Let's Not Get Carried Away
If you're imagining a gaping hole where his ear had been, you're way out off the mark.
On Christmas Eve,1888, Vincent van Gogh cut off part of his left earlobe - far from cutting his ear off, but by no means a normal (or sensible) thing to do. The exact reasons for his extraordinary action are unknown, but here are lots of interesting theories
Throughout the mid 1880s, Van Gogh had been busily working in Paris. The Art Capital of the World had been rocked by the impressionist revolution and Van Gogh was leading a new " Post-Impressionist" wave of painting. But life was becoming a burden to the artist. The pressures of long hours at work, a close and critical artistic community, and the squalor of the city is beginning to tell.
Hoping to make a fresh start, he moved to Arles, in southeastern France, in the spring of 1888. In late autumn he was joined by fellow artist Paul Gaugin. At first their collaboration worked well, but bitter differences gradually emerged that were to culminate in a fierce argument. Van Gogh snatched up a razor and chased after Gaugin. When he failed to catch his intended victim, Van Gogh turned to himself. Gaugin wisely got out as soon as possible never saw Van Gogh again - and who could blame him?
Driven by Ill Health
Van Gogh was known to suffer from epilepsy, and the attacks caused him to be violently depressed. His lifestyle is another possible factor. Often very poor, he probably suffered from malnutrition. He was not much of a ladies' man ,but does seem to have known his away around the brothel or two. Some experts have gone as far as to suggest that Van Gogh's mental instability could be linked to the symptoms of syphilis. He was also fond of absinthe, a strong , up to 74 percent alcohol by volume, and very popular form of alcohol among bohemians of paris. Absinthe contains a subtstance called thujone, which has been shown to act in a distinctive manner in those who have epilepsy, causing hallucinations and insomnia. Depressed, argumentative, sleep-deprived, and intoxicated; could this be the mix that led Van Gogh to turn a razor to himself?
However, there are as many as thirty possible explanations for Van Gogh's seld-harm, ranging from bipolar disorder ( formely knowns as "manic depression") to periodic porphyria, a disease that famously inflicted King George III ,to a form of lead poisioning from his lead based paints. One symptom of lead poisoning is a swelling in the retina that can cause a halo effect in the sufferer's vision.

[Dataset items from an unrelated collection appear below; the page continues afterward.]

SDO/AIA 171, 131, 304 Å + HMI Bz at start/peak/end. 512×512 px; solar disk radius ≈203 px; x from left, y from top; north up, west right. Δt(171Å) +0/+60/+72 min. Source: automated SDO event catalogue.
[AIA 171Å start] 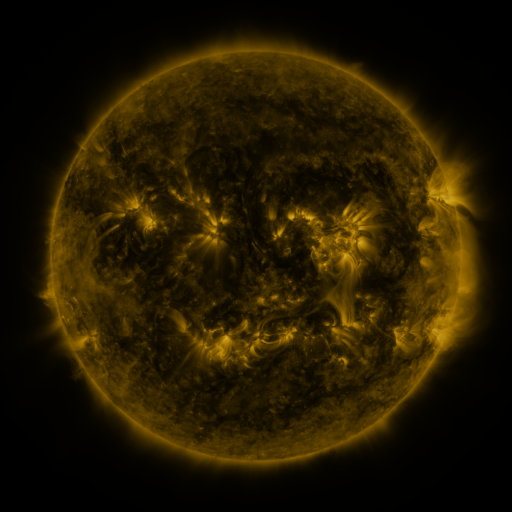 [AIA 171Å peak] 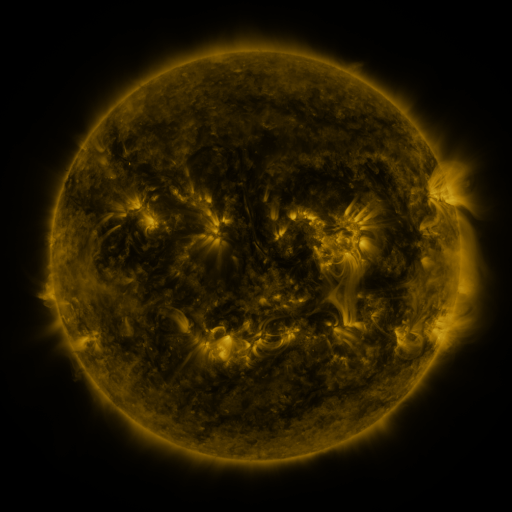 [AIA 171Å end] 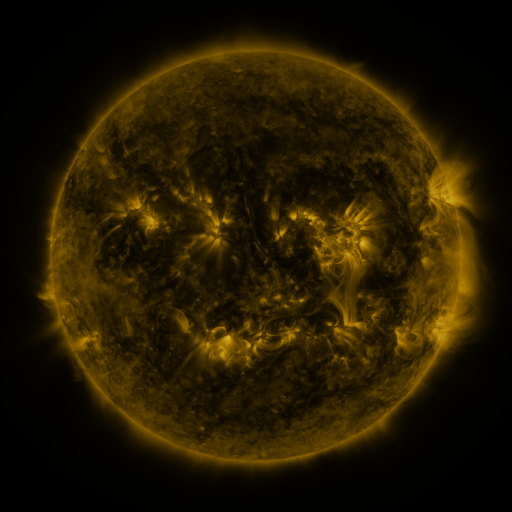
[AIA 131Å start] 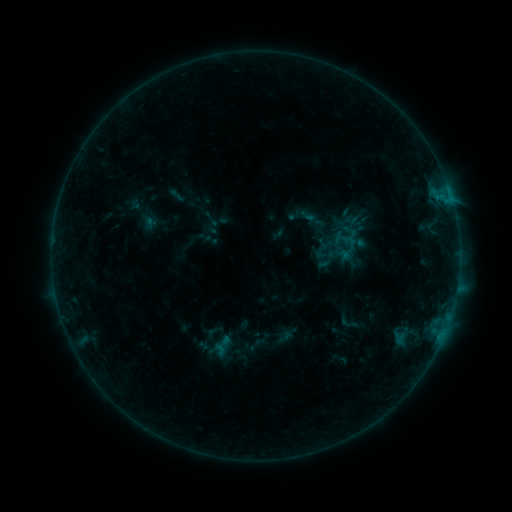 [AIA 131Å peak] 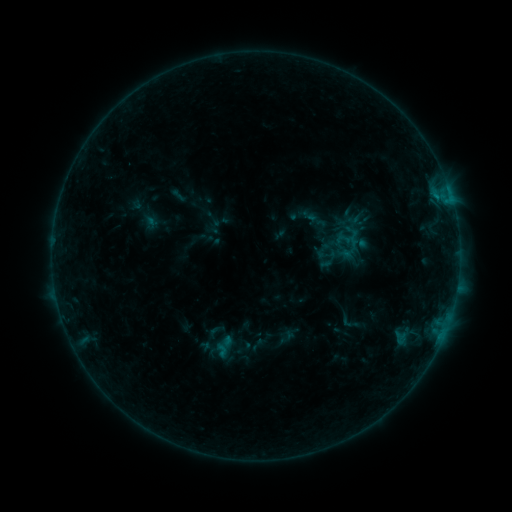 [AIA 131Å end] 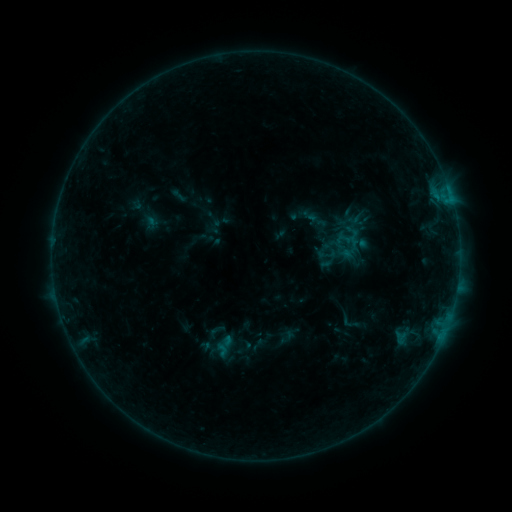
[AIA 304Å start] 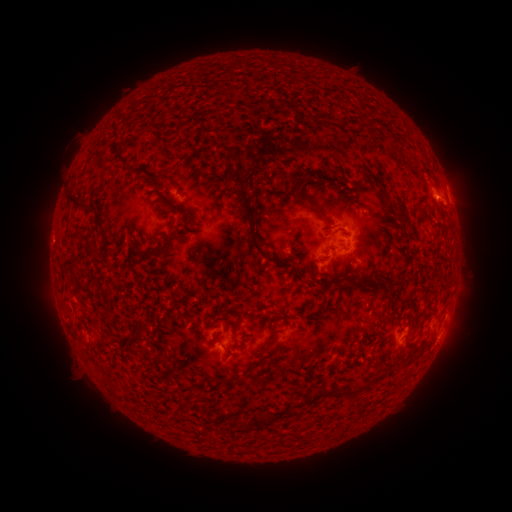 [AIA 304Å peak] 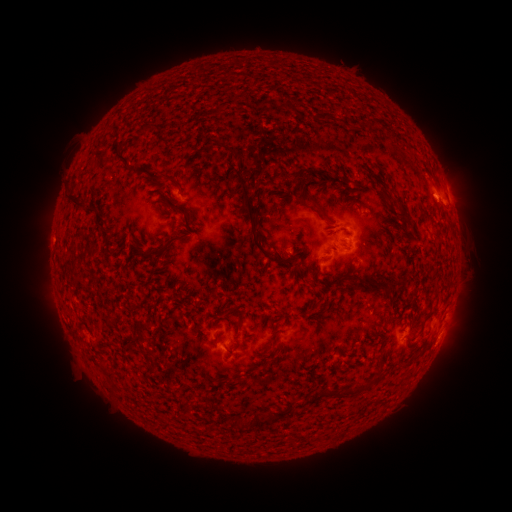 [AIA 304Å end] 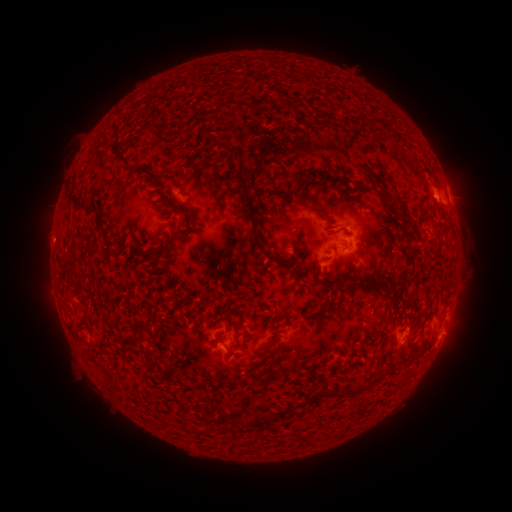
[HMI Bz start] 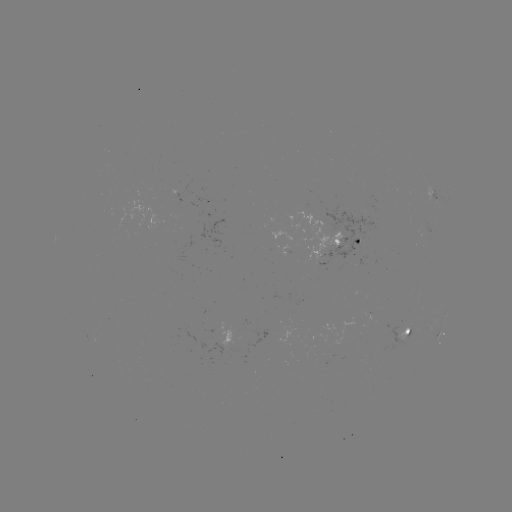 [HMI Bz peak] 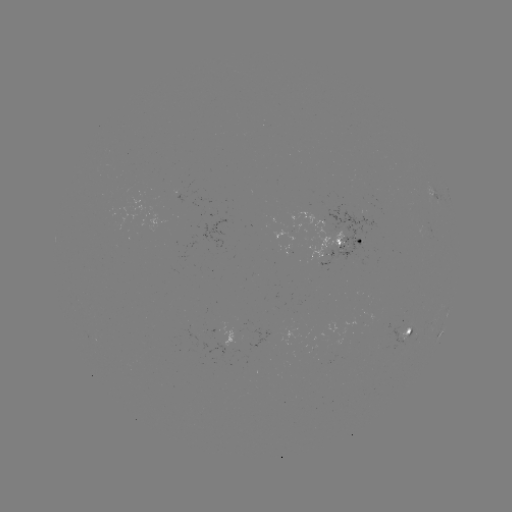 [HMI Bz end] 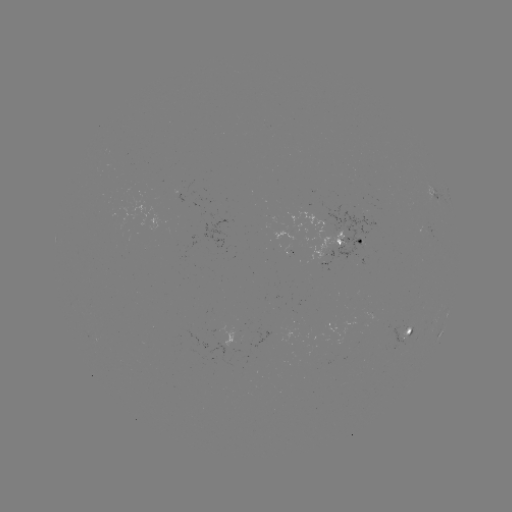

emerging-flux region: [400, 328, 408, 339]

This could explain bot the act of self-mutilation and the characteristic art Van Gogh produced.
Van Gogh was hospitalized after the incident and later returned to the North of the country following the closure of his home in Arles by the police. His outbursts and erratic behavior had prompted a petition from the thirty local people; which they called Van Gogh a " redheaded madman". In the hospital, Van Gogh endured long periods of isolation that forced him to pain from memory, reinterpreting earlier work or painting scenes entirled from memory rather than observation.

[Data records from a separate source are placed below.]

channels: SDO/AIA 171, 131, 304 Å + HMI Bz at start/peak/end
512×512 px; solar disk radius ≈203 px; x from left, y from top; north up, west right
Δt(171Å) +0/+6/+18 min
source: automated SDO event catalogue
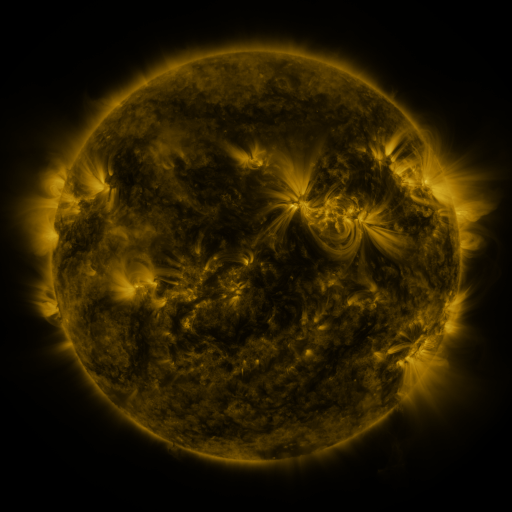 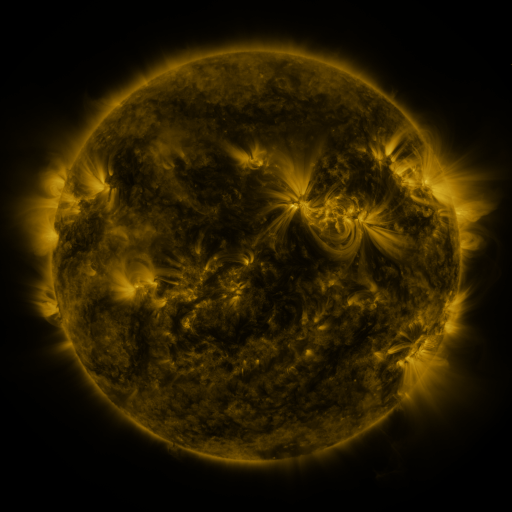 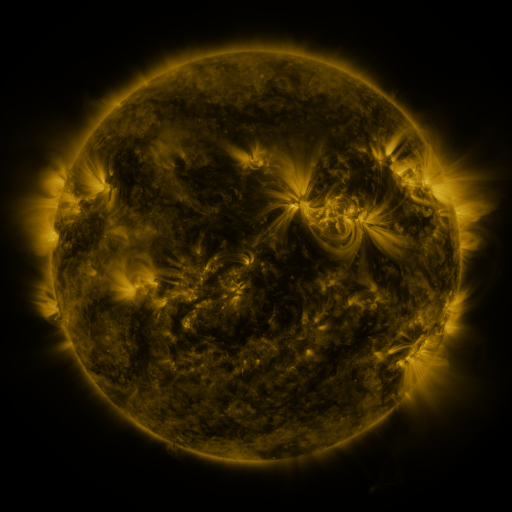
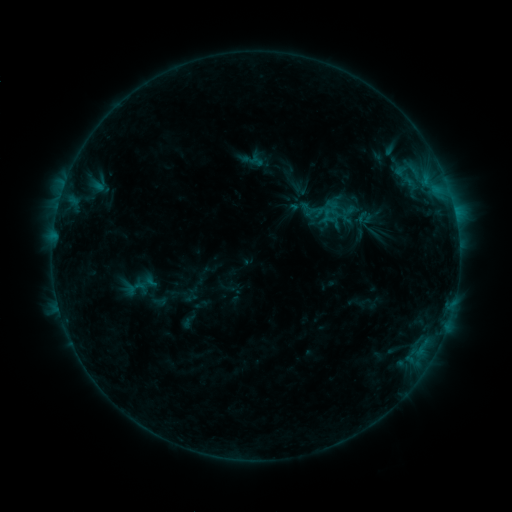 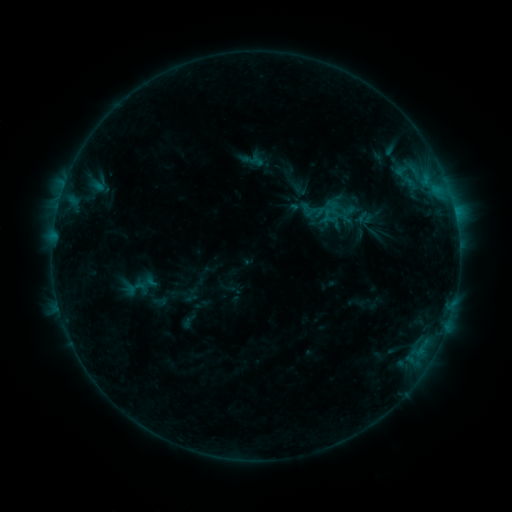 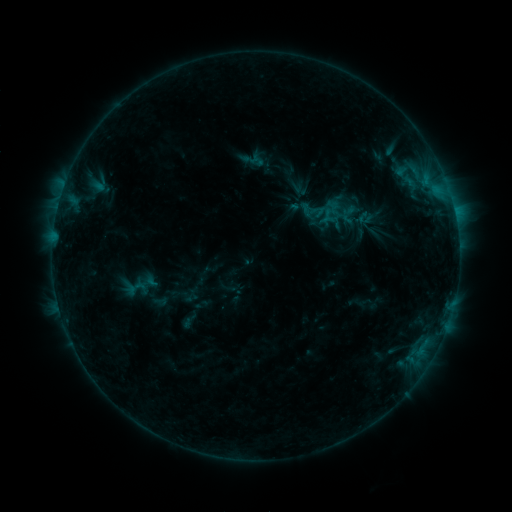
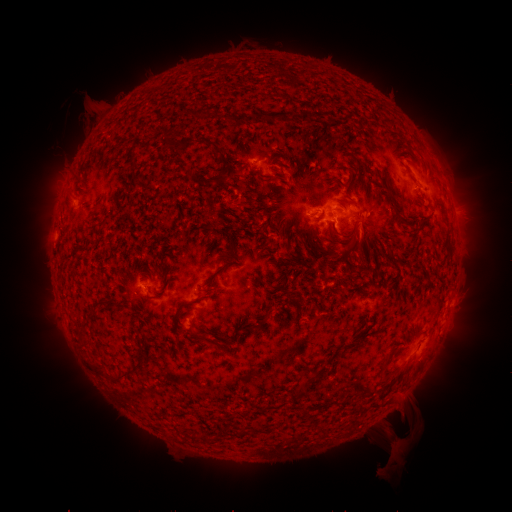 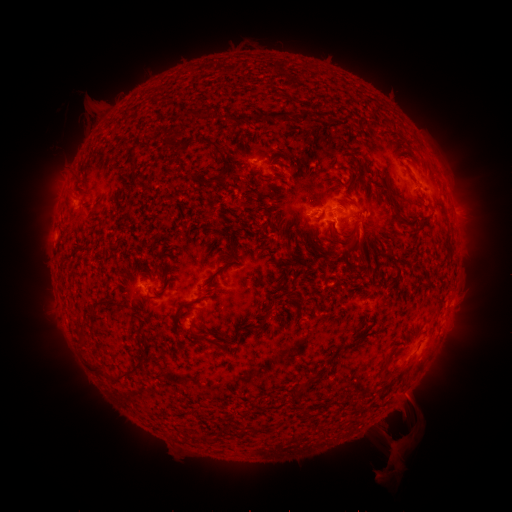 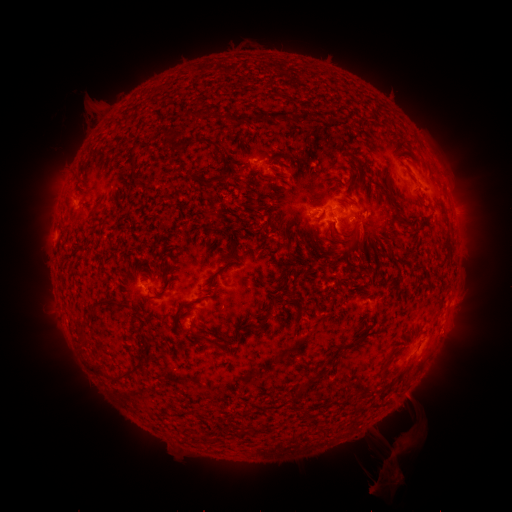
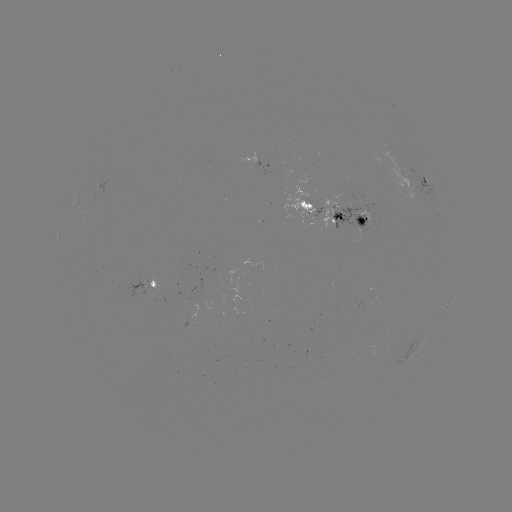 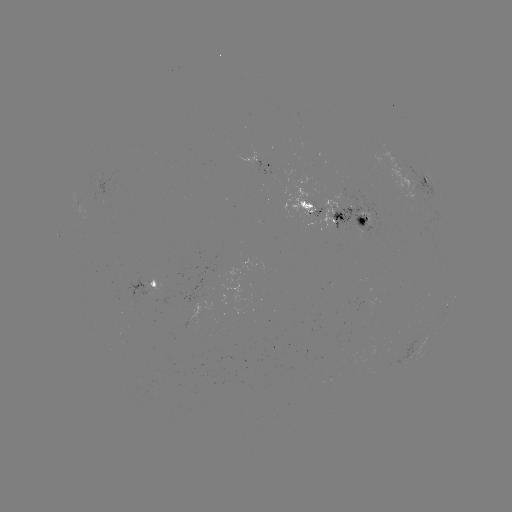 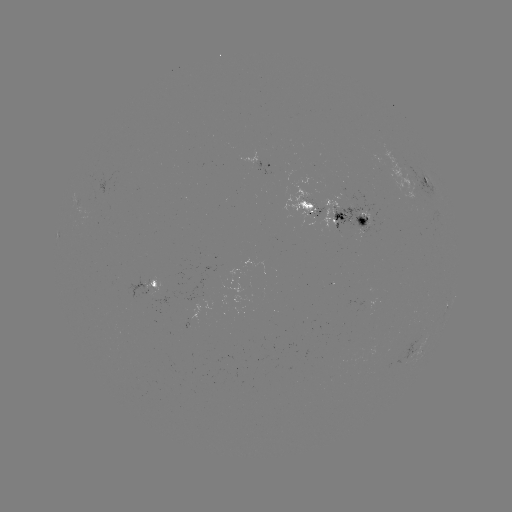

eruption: <bbox>365, 419, 397, 493</bbox>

Increasingly depressed and largely unsuccessful as an artist, Vincent van Gogh shot himself on July 27,1890, dying two days later. His art was to become recognized and cherished around the world. As for the incident with the ear and the razor, many theories have been put forward, but two weeks later after the event, Van Gogh described it in a letter to his brother Theo as " simply as an artist's fit"; perhaps that should be explanation enough
Did You Know That . . .
- Van Gogh wrapped the bloody earlobe in newspaper and took it to a local brothel. There he placed it in the care of a prostitute called Rachel, telling her to "guard this object carefully".
- Sunflowers were the subject of many Van Gogh's paintings and also provided the backgrounds for others
- One of the treatments for epilepsy in Van Gogh's time was digitalis This drug is derived from the common foxglove. It can cause yellow-tinted vision or yellow spots. This may account for the swirling features in the starry night (1889) and the yellow tones in some of Van Gogh's other paintings.